The debiased estimator and its standard error are

\[ \hat{\mu} = \frac{1}{n}\sum_{i=1}^n \psi_i, \qquad \widehat{\text{SE}} = \frac{\text{sd}(\psi_1, \ldots, \psi_n)}{\sqrt{n}}. \]

Intuition

The correction term \(H_{\theta} \Lambda^{-1} \ell_\theta\) is an “adjustment for what the neural net got wrong.”

The score \(\ell_\theta\) measures how far observation \(i\)’s data is from the fitted model.
The Hessian \(\Lambda\) converts this into parameter-space error.
The Jacobian \(H_\theta\) maps this to the target.

When the neural net fits perfectly (scores near zero), the correction vanishes. When it makes systematic errors (regularization bias), the correction kicks in.

Neyman orthogonality

The influence function \(\psi\) satisfies the Neyman orthogonality condition:

\[ \left.\frac{\partial}{\partial \theta} \mathbb{E}[\psi(Y, T, \theta, \Lambda)]\right|_{\theta = \theta^*,\, \Lambda = \Lambda^*} = 0. \]

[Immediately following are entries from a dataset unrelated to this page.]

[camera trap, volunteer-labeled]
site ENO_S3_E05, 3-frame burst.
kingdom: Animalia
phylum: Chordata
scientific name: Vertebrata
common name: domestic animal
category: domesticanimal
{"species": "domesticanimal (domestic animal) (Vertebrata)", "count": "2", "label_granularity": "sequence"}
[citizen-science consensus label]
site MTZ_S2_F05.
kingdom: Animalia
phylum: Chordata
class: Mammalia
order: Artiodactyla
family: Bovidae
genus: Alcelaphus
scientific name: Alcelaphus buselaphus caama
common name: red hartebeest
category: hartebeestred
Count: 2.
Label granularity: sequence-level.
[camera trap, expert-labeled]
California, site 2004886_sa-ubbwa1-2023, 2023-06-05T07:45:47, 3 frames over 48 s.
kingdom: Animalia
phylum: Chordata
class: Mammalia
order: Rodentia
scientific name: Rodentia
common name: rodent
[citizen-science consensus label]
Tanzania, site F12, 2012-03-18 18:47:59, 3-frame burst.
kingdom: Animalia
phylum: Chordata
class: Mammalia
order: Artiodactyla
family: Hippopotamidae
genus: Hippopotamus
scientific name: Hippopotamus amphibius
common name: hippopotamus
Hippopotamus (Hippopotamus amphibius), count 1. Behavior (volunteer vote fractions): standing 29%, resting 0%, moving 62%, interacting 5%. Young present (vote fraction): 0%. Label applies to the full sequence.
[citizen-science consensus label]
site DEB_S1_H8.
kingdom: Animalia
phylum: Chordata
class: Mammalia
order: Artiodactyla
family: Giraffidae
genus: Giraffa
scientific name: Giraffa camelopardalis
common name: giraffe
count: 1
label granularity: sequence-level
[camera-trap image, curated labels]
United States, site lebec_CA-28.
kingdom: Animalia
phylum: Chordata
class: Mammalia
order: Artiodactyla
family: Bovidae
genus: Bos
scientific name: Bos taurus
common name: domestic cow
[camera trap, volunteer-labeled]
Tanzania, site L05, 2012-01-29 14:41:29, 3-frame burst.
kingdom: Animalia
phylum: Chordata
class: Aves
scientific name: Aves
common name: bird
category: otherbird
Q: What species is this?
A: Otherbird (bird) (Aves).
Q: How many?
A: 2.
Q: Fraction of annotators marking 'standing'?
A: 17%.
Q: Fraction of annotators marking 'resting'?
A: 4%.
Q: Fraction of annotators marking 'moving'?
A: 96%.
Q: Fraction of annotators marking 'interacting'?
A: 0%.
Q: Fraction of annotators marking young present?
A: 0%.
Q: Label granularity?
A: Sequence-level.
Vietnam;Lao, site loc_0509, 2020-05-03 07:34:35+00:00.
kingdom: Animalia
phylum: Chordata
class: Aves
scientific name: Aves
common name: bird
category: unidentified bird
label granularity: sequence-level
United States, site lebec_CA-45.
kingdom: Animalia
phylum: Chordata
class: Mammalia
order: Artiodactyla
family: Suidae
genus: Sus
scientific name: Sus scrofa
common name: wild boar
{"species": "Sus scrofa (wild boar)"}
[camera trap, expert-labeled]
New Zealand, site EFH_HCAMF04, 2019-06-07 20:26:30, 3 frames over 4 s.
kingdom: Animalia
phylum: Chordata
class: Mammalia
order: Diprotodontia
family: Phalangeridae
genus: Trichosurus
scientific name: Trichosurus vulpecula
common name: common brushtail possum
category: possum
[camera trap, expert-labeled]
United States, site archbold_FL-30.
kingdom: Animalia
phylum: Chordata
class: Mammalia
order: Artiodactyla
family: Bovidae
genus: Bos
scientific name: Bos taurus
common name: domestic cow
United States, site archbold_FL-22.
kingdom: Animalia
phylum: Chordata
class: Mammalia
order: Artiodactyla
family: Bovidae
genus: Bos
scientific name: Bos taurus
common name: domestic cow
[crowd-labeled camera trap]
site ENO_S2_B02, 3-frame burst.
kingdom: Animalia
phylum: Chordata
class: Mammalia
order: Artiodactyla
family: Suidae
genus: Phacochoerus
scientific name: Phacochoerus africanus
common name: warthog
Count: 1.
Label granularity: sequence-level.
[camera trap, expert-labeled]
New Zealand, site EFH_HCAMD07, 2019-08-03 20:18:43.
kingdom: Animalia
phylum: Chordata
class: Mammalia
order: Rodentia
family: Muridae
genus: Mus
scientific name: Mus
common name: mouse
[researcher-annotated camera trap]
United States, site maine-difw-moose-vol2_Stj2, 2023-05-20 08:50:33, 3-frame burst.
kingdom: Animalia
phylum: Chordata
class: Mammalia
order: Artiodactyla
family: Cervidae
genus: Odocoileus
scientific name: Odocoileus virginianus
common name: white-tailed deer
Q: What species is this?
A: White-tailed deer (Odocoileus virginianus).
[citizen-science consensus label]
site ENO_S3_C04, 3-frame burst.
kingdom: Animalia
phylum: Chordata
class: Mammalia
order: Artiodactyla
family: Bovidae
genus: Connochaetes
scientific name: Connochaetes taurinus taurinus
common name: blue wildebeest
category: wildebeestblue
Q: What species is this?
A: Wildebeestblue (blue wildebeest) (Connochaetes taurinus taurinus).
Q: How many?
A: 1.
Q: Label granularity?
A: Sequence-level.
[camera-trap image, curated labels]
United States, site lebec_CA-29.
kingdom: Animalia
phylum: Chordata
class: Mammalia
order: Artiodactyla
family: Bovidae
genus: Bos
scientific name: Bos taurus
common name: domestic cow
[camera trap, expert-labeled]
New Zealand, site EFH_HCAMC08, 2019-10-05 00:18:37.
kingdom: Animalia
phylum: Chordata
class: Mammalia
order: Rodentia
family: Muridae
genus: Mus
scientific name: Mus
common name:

The correction term \(H_\theta \Lambda^{-1} \ell_\theta\) is constructed precisely so that first-order perturbations in \(\hat{\theta}\) around \(\theta^*\) cancel. This is why the debiased estimator \(\hat{\mu} = \bar{\psi}\) achieves \(\sqrt{n}\)-consistency despite the neural network’s slow convergence rate: the estimation error in \(\hat{\theta}\) enters only through a second-order remainder, which is negligible at the \(\sqrt{n}\) scale. (The formal rate conditions are stated on the Theorems and Convergence Rates page.)

Connection to classical statistics

The IF \(\psi\) is a semiparametric influence function in the tradition of Hampel (1974) and Newey (1994). The specific form arises from the “one-step correction” or “debiasing” approach used widely in semiparametric inference (Chernozhukov et al., 2018). The Neyman orthogonality property is central to the broader program of orthogonal statistical learning (Foster & Syrgkanis, 2023); related automatic debiasing approaches include RieszNet (Chernozhukov et al., 2022). The contribution of Farrell, Liang, and Misra (2021, 2025) is showing that this correction remains valid when the first-stage nuisance — the structural parameters — is estimated by a deep neural network.